**The problem:** Give the forum thread again, starting at "## Kinsey (Jun" and ending at "(Mar 12, 2014)", but swap "advise" for "suggest".

# Do Dwarf hamsters need companionship?



## KloverBeans (Sep 30, 2014)

Our dwarf hamster Pepper passed away this morning, leaving his brother Salt rather lonely. Both were very close, we got them as a pair, and it was rumored they were brothers. But we obviously don't want to let Salt stay alone too long, so if we get a new dwarf, will they fight with one another? Or will a few introductions in neutral space deal with any aggression issues. Do Dwarf hamsters even have aggressions issues? Any advice would be welcome. ):


----------



## Kitterpuss (May 9, 2014)

I've heard once dwarf hamsters reach maturity they can become agressive and territorial. Unlike rats, hamsters really only tolerate company. If you do keep two then you need to have two over everything - two wheels, two bottles, two food dishes etc, and they need to be kept in a one level large cage, so that they can't get territorial over areas and levels. I've also heard it's very risky to intro hamsters when they are older.


----------



## Kinsey (Jun 14, 2009)

I would advise you do not get another hamster. Generally speaking they do NOT get along.


----------



## Pandorascaisse (Mar 12, 2014)

What kind of dwarf are you talking about? I ask because some people refer to Chinese hamsters as dwarfs - and Chinese hamsters are NOT dwarfs and should NEVER be housed together.

A "dwarf" hamster could be any of the following three species: Campbell Russian Dwarf, Winter White Dwarf, or a Roborovski Dwarf hamster. Robos are the most social of the three, I would say, and you can try introducing a buddy in if that's your type of hamster, but it's absolutely not a necessity. Campbells can do okay with or without companions, and you can try if you want to. Winter Whites will do absolutely fine alone.

The reason many dwarf hamster pairs work is because they're from the same litter and have been together since a young age, allowing them to bond. With most hamsters, a buddy isn't necessarily a requirement like it is with rats. Unless your remaining boy seems to be having issues being alone, I personally don't feel there's a need (depending on his species, how old he is, etc) to subject him to the stress of introductions.

If you are unsure of what species your hamster is, check this website: http://erinshamsters.wix.com/hamsters#!page3/cee5


----------

**Data section:**
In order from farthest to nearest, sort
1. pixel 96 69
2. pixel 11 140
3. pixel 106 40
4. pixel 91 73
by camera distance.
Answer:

**Written response:**
## Kinsey (Jun 14, 2009)

I would suggest you do not get another hamster. Generally speaking they do NOT get along.


----------



## Pandorascaisse (Mar 12, 2014)